▸ **Objective**: Rewrite everything from the line containing "Noting what this scene shows, sort" down to the line containing "Answer: (x=345, y=212)", keeping every line in that span. Shift the coordinates in the answer by adding 110 to each number, and leave the other lines unchanged.

--- Start Records provided ---

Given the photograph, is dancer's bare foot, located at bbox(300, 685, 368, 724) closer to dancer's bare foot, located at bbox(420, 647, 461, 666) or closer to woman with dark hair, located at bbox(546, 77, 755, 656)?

--- End Records provided ---
--- Start Records provided ---

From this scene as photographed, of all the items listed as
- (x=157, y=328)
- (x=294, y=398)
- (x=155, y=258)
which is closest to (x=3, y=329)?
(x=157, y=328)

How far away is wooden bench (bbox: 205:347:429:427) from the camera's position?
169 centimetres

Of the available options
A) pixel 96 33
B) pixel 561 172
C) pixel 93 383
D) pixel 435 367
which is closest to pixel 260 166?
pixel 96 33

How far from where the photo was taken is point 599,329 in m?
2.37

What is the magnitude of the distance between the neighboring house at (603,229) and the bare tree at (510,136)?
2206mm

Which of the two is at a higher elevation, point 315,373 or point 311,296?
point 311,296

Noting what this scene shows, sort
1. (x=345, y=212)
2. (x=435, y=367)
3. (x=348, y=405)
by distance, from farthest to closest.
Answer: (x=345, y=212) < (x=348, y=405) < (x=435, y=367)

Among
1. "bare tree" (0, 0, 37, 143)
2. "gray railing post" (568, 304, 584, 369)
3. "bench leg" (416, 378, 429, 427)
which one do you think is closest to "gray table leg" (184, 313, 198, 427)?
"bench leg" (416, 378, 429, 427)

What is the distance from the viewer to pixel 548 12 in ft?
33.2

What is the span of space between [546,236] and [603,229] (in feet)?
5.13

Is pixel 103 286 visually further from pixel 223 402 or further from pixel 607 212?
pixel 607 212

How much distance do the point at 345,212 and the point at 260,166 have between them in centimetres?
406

--- End Records provided ---
--- Start Records provided ---

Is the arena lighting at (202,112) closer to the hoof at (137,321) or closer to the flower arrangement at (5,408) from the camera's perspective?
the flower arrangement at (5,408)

--- End Records provided ---

▸ **Correct output**:
Noting what this scene shows, sort
1. (x=345, y=212)
2. (x=435, y=367)
3. (x=348, y=405)
by distance, from farthest to closest.
Answer: (x=455, y=322) < (x=458, y=515) < (x=545, y=477)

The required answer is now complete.